Note: If you run into CUDA issues while installing Mamba, run export CUDA_HOME=$CONDA_PREFIX, and try again. If you still have problems, install both causal_conv1d and mamba-ssm from source.

Data processing

  1. Refer to data_processing/README to download and extract the required dataset.

  2. Set the DATA_DIR variable in the hiss/utils/__init__.py file. This is the path to the parent directory which contains folders corresponding to every dataset.

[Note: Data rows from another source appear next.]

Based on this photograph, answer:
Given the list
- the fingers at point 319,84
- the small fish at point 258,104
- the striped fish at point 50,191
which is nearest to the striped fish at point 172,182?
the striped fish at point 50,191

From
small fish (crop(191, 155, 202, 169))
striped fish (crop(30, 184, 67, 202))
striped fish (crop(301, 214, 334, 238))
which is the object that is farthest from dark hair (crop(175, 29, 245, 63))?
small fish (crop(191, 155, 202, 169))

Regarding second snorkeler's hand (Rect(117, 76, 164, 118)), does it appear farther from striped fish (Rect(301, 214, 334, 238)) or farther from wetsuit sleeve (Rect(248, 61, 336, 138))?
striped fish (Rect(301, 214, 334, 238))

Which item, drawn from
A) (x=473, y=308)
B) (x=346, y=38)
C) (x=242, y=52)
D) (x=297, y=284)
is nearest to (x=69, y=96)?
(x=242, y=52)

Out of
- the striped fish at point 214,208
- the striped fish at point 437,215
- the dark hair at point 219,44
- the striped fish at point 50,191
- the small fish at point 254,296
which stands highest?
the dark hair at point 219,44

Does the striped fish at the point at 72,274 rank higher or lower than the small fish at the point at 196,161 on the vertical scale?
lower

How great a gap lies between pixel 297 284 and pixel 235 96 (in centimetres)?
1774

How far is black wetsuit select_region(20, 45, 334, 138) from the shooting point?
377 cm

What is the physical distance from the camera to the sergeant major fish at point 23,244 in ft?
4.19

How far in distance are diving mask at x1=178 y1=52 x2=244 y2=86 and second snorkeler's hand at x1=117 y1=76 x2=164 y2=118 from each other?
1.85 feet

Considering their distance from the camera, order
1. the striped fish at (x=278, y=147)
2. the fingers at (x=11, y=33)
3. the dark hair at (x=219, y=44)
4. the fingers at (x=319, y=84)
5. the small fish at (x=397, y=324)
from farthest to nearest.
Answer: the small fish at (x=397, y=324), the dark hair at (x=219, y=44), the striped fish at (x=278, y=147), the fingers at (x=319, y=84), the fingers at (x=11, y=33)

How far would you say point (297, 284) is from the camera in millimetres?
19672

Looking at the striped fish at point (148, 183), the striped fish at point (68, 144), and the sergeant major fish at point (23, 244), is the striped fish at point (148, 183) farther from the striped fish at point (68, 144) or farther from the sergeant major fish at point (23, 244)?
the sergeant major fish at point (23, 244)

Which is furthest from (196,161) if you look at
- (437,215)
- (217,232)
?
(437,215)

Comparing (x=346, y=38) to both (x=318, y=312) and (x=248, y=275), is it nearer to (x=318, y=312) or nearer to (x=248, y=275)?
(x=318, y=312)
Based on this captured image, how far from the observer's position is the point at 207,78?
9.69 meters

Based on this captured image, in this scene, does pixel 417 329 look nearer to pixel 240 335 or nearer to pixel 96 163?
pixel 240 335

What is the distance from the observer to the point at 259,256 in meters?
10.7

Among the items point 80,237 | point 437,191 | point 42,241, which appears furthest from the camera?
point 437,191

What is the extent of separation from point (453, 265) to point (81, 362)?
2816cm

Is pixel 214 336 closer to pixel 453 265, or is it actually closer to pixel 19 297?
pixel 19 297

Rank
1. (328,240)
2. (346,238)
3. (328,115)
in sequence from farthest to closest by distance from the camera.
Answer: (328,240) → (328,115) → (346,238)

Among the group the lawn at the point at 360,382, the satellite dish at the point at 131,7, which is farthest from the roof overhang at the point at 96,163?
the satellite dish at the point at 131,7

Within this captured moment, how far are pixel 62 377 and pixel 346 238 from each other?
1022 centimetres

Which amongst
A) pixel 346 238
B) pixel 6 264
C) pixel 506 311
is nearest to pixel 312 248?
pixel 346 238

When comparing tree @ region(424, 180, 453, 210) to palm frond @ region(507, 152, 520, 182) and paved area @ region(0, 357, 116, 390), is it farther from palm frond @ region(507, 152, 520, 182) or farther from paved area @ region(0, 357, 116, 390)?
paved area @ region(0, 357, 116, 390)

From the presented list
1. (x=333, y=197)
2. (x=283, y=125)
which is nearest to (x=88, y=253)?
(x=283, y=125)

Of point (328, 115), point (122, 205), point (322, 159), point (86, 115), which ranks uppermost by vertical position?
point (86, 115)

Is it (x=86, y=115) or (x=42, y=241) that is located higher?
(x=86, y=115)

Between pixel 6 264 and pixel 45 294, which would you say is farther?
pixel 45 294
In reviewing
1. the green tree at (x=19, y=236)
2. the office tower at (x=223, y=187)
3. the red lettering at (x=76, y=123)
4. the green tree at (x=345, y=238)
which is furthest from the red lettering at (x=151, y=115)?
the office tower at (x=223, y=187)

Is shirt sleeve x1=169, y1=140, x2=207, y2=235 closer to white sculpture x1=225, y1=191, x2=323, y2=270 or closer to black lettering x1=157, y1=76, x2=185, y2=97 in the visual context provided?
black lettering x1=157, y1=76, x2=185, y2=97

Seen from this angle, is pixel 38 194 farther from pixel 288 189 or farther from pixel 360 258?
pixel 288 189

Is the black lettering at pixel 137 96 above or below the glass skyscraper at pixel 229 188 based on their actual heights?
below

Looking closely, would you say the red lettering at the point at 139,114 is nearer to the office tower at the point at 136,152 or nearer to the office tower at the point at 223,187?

  3. Process the datasets into format compatible with training
    Marker Writing: python data_processing/process_reskin_data.py -dd marker_writing_<hiss/full>_dataset
    Intrinsic Slip: python data_processing/process_reskin_data.py -dd intrinsic_slip_<hiss/full>_dataset
    Joystick Control: python data_processing/process_xela_data.py -dd joystick_control_<hiss/full>_dataset
    RoNIN: python data_processing/process_ronin_data.py
    VECtor: python data_processing/process_vector_data.py
    TotalCapture: python data_processing/process_total_capture_data.py

  4. Run create_dataset.py for the respective dataset to preprocess data and resample it at the desired frequencies.
    Marker Writing: python create_dataset.py --config-name marker_writing_config
    Intrinsic Slip: python create_dataset.py --config-name intrinsic_slip_config
    Joystick Control: python create_dataset.py --config-name joystick_control_config
    RoNIN:
    python create_dataset.py --config-name ronin_train_config
    python create_dataset.py --config-name ronin_test_config
    VECtor: python create_dataset.py --config-name vector_config
    TotalCapture:
    python create_dataset.py --config-name total_capture_train_config
    python create_dataset.py --config-name total_capture_test_config

Usage

To train HiSS models for sequential prediction, use the train.py file. For each dataset, we provide a <dataset_name>_hiss_config.yaml file in the conf/ directory, containing model parameters corresponding to the best-performing HiSS model for the respective dataset. To train the model, simply run

python train.py --config-name <dataset_name>_hiss_config

New datasets can be added by creating a corresponding Task object in line with tasks defined in vt_state/tasks, and creating a config file in conf/data_env/<data_env_name>.